We had a funeral under the apple tree, with fresh catnip leaves on his little grave- I just laid & watered the clover. Dh has been weeping & called out from work. 

All the animals said their goodbyes (sad, but I didn't want them to think he'd disappeared- they're family, they deserved to know & grieve if they wished).

RIP, good kitty Chub.  I'll never see your window without remembering you on the sill.


----------



## Cdnjennga (Jul 30, 2009)

I'm so sorry for you both, he was much too young. RIP Chub.


----------



## Marian (Oct 20, 2009)

You have my sympathies, BlueSpoo. 

RIP Chub

(I knew I would cry before I even opened this thread)


----------



## Spoofer (Sep 12, 2009)

I am so sorry...so sorry...It sound like he was a sweet kitty, and that he had a wonderful life...


----------



## frostfirestandards (Jun 18, 2009)

Aw so sorry for your loss  its not easy.
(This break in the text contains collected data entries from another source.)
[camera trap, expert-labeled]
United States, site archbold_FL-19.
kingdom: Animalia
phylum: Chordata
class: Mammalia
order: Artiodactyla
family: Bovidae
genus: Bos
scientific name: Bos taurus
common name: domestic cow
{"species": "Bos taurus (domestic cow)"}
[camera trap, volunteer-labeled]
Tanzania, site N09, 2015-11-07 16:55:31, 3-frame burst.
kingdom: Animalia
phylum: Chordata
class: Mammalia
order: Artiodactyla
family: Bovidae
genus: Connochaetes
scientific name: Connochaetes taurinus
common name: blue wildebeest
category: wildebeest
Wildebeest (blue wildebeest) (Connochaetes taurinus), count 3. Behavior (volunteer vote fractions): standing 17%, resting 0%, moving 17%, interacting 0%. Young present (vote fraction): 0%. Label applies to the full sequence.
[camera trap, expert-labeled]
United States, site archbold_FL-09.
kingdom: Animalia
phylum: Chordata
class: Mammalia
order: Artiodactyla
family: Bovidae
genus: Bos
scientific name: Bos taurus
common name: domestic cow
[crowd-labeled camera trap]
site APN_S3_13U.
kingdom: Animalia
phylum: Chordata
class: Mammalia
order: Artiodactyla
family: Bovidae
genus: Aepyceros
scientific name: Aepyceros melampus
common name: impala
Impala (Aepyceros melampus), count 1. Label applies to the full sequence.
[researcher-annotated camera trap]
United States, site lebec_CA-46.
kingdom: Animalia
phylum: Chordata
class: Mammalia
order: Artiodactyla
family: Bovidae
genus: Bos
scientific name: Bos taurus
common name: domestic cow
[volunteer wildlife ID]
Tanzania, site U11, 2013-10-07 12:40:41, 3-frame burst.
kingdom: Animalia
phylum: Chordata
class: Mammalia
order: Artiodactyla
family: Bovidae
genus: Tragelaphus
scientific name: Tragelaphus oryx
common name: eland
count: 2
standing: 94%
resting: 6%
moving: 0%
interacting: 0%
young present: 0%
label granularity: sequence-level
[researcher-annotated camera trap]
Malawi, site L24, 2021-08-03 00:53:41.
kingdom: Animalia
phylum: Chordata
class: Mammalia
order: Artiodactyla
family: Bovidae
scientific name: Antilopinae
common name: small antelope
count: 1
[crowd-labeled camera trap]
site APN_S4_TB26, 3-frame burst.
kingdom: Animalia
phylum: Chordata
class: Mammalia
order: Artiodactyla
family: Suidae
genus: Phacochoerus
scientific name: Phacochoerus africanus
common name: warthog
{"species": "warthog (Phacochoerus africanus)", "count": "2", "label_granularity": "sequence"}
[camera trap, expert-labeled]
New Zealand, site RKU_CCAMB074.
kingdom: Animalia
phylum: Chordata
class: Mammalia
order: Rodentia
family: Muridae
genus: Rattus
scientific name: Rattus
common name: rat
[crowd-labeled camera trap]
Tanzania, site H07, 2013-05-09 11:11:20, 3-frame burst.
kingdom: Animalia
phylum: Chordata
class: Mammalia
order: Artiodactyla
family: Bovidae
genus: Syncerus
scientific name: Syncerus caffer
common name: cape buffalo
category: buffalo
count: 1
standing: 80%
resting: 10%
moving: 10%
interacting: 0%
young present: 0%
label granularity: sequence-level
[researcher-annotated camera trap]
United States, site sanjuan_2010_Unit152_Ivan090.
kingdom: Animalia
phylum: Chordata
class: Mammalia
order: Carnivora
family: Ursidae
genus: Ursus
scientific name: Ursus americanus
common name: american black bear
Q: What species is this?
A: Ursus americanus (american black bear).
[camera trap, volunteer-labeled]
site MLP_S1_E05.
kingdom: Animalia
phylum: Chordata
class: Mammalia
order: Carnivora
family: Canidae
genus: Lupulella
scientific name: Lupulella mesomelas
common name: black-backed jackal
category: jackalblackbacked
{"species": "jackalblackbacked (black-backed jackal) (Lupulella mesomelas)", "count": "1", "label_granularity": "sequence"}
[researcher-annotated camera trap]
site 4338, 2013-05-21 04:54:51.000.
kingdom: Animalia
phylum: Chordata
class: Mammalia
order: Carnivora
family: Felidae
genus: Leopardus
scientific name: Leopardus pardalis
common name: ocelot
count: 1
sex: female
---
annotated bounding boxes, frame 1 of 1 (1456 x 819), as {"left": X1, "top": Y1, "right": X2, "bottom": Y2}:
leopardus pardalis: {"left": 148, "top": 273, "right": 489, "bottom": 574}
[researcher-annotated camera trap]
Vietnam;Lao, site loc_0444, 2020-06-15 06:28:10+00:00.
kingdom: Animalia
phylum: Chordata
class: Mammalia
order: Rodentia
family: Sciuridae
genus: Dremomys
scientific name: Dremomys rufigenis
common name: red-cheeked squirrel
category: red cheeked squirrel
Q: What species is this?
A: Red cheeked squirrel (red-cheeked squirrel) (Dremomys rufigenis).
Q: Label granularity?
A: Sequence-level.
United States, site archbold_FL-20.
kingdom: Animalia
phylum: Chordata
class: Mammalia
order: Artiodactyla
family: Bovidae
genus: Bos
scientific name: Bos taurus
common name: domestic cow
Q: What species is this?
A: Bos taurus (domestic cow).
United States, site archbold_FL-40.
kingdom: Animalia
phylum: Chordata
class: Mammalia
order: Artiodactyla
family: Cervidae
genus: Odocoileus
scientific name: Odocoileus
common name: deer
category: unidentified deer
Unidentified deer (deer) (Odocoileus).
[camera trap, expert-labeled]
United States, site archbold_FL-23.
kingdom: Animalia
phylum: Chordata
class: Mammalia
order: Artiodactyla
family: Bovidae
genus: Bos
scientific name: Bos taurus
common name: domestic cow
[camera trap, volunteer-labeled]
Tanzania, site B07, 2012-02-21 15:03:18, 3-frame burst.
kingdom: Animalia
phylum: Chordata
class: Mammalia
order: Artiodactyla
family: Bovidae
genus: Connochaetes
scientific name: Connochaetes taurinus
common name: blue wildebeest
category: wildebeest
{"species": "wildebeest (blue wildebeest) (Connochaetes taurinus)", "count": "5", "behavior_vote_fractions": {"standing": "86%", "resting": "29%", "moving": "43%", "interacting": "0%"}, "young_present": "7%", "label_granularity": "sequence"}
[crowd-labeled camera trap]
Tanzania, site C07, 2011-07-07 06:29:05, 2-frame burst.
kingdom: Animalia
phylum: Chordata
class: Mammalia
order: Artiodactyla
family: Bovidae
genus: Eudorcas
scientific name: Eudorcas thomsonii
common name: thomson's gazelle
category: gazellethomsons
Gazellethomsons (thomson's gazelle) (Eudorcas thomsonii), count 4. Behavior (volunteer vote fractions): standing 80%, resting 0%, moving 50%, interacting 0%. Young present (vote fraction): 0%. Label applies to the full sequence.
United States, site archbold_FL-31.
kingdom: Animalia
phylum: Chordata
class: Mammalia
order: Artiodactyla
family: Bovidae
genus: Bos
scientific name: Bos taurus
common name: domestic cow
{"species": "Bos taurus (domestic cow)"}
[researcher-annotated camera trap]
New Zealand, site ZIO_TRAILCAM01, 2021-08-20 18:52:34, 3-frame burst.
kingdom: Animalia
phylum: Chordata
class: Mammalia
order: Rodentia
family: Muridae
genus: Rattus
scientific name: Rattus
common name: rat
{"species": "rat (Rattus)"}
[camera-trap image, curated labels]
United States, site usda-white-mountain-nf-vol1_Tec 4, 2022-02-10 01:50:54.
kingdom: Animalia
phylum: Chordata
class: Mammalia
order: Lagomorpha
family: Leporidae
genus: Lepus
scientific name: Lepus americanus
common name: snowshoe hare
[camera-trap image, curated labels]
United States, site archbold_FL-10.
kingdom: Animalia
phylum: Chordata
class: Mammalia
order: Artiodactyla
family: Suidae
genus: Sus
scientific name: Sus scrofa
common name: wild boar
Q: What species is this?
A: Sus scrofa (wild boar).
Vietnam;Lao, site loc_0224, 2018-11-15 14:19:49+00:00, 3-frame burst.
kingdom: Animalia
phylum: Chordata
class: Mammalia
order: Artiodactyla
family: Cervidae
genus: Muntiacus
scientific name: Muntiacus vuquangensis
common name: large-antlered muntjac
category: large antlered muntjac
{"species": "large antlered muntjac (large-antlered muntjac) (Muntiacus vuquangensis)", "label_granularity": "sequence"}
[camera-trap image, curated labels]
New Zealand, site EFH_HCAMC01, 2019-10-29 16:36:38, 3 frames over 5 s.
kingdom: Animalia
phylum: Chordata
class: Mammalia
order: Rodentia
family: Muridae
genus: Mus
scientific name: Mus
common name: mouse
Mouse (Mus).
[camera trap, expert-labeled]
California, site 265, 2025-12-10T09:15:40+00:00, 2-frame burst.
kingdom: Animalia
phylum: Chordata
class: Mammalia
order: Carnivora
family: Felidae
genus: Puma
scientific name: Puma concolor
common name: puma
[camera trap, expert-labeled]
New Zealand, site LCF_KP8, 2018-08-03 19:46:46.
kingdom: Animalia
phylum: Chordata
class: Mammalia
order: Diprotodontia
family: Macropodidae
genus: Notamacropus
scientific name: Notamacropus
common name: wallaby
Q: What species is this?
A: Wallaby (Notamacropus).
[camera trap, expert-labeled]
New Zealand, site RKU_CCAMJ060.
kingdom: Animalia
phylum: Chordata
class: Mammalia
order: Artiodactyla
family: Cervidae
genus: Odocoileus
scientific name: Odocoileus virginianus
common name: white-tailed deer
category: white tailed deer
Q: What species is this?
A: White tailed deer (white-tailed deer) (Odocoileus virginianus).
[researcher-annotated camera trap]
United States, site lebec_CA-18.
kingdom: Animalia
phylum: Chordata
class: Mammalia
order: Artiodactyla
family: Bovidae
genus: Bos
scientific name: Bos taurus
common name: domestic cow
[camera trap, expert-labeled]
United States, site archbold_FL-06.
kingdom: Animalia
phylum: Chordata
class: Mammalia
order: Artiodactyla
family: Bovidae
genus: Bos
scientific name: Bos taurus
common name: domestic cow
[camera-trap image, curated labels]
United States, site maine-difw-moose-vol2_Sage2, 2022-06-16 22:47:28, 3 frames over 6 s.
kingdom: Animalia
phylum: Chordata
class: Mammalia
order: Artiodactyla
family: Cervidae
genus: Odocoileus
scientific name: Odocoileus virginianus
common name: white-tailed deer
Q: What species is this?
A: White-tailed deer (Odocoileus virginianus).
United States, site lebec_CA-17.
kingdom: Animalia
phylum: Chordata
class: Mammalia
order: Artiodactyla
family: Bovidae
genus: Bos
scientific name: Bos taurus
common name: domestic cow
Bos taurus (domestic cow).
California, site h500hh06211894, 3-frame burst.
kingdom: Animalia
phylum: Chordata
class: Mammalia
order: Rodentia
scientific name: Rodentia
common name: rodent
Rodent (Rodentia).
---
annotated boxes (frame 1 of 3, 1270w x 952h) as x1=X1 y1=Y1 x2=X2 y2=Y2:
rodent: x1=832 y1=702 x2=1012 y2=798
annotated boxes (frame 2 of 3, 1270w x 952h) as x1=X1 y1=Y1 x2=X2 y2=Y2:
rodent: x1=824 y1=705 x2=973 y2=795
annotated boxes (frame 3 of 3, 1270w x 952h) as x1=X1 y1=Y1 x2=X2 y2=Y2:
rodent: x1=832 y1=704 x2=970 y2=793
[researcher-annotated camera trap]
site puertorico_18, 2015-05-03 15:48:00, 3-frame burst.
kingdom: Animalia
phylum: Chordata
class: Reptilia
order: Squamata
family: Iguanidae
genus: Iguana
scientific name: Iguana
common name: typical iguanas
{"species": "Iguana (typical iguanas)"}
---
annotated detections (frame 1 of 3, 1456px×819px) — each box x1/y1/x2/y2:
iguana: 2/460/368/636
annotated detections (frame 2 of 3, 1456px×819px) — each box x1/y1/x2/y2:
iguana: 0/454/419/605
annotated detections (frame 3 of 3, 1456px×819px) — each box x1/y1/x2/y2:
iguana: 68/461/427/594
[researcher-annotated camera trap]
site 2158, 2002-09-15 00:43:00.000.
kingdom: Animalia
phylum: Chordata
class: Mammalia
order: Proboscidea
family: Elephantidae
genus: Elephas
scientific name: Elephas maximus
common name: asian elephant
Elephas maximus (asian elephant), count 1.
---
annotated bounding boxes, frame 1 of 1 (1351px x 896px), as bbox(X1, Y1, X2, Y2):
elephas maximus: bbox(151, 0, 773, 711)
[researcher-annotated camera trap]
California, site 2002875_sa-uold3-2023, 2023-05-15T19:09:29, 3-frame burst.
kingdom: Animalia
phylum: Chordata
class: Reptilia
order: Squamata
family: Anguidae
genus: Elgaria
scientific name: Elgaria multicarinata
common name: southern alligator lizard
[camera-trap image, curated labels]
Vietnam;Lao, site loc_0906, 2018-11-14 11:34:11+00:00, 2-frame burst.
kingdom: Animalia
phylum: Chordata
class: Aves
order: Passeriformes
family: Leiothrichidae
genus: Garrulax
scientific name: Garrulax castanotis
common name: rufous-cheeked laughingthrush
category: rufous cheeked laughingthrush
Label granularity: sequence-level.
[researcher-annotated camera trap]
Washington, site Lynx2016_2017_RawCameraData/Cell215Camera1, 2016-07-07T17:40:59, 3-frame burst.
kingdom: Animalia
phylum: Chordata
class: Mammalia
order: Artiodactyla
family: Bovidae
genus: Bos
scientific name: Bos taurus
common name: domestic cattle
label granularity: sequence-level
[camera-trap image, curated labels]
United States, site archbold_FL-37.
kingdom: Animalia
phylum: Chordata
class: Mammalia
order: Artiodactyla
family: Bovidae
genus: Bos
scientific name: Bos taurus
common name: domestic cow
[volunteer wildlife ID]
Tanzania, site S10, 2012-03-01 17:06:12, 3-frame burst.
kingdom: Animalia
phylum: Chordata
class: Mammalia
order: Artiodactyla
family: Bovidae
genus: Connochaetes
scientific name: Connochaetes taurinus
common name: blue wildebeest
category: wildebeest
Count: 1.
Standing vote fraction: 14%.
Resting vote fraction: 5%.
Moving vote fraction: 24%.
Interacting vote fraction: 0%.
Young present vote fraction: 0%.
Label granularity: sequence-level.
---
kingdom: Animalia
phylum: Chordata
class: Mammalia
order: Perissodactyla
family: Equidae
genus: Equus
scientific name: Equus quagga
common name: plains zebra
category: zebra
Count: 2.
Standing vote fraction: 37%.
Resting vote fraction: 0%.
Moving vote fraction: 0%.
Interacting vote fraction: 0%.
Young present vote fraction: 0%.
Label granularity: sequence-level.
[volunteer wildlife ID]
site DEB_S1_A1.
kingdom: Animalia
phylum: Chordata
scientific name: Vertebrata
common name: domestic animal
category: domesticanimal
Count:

I never realized how much I loved my cats until the day I had to put our kitten down.

Now Chub can play with Neptune (our kitty)


----------



## ArreauStandardPoodle (Sep 1, 2009)

So sad. You can take great comfort in the wonderful year and a half you gave him. My thoughts are with your family.


----------



## BlueSpoo (Mar 29, 2010)

Thank you all so much for your condolences. We took all the dogs for a walk at the lake that evening; and puppy Alf is a wonderful comforter for my dh. We will always love and remember Chub (& I am so sorry about Neptune).


----------



## spoospirit (Mar 10, 2009)

_It is so painful to say goodbye to our loved fur friends; especially if it is unexpected and short lived. I am sorry for the loss of your precious kitty. Having a funeral for Chubs is a good way to start the grieving process. I do hope that your husband will feel better soon and remember all of the wonderful, happy times he had with him.
_


----------